Она мечтала об усовершенствованной сигнализации. Нуждалась в ней. Только, вопреки новой решимости, не знала, куда отправиться.
Однажды вечером, когда малыши спали, Мэлори сидела за кухонным столом и вспоминала, как ехала в этот дом. С тех пор прошло не больше года. Тогда она думала лишь об адресе, указанном в объявлении. Что она видела по дороге?
Мэлори попыталась вспомнить.
«Прачечную самообслуживания»
«Отлично. Что еще?»
«Пустые витрины. Ривербридж напоминал город-призрак, и ты боялась, что тех, кто поместил объявление в газете, на месте уже нет. Что они либо свихнулись, либо сели в машину и уехали».
«Тоже верно. Что еще?»
«Булочную».
«Отлично. А еще?»
«Еще?»
«Да».
«Бар».
«Хорошо! Что было написано над входом?»
«Понятия не имею. Что за глупый вопрос?!»
«Помнишь тоску, накатившую, когда увидела название…название…»
«Название чего?»
«Название группы?»
«Группы?»
«Ты прочла название группы, выступление которой планировалось двумя неделями раньше. Как называлась группа?»
«Название я точно не вспомню».
«Ладно, а собственное чувство?»
«Не помню».
«Еще как помнишь! Что ты чувствовала?»
«Я грустила и боялась».
«Чем там занимались?»
«В смысле?»
«Чем занимались в баре?»
«Не знаю… Ели и пили».
«Верно. А еще чем?»
«Танцевали…»
«Танцевали?»
«Да».
«И?»
«И что?»
«Какой танец танцевали?»
«Не знаю».
«А подо что танцевали?»
«Под музыку. Под музыку, которую исполняла группа».

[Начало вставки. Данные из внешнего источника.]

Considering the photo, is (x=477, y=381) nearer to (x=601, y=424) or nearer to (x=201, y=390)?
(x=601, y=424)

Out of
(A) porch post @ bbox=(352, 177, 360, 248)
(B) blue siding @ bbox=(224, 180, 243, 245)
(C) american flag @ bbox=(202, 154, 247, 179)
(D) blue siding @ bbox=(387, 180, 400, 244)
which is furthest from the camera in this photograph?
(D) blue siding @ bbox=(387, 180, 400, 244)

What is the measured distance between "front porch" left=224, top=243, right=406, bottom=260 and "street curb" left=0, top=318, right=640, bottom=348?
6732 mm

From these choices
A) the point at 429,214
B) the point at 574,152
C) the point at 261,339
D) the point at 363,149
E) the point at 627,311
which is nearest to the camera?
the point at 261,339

Мэлори поднесла ладонь ко лбу и улыбнулась.
«Верно. Танцевали под музыку, которую исполняла группа».
Группе нужны микрофоны. И усилители нужны.
Томовы задумки наводнили дом, как призраки.

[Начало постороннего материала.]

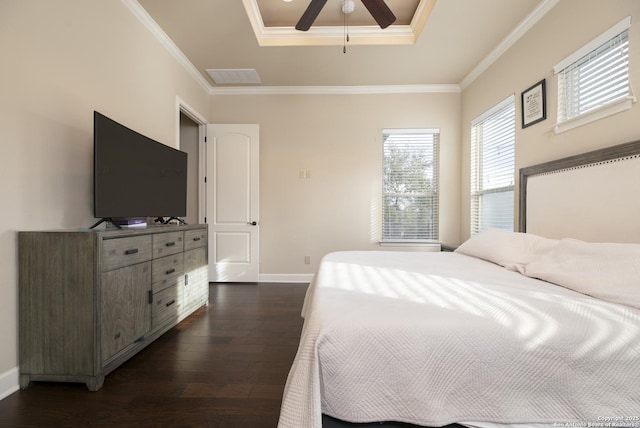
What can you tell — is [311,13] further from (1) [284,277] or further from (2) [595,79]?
(1) [284,277]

«Делай как мы, – сказал бы Том. – Как мы с Джулсом, когда обходили окрестности. В той вылазке ты не участвовала, зато можешь предпринять свою. Мы с Джулсом нашли собак, потом с их помощью добрались до моего дома. Подумай, Мэлори. Вылазки случились одна за другой. Каждый шаг готовил последующий. Все потому, что мы не стояли на месте. Мы рисковали. Ты тоже должна рискнуть. Рискни выкрасить лобовое стекло в черный».
Дон посмеялся над предложением ехать вслепую, но Мэлори поступила именно так.
Виктор, вот кто ей поможет. Вообще-то Джулс запрещал использовать его таким образом. Только на руках у Мэлори остались два младенца. Правила изменились. Мэлори еще от родов не оправилась. Тело ныло. Постоянно болела поясница. При резких движениях казалось, вот-вот треснет промежность. Мэлори быстро уставала. Отдохнуть, как положено роженицам, у нее не получилось.
«Виктор… Он тебя выручит», – подумала она тогда.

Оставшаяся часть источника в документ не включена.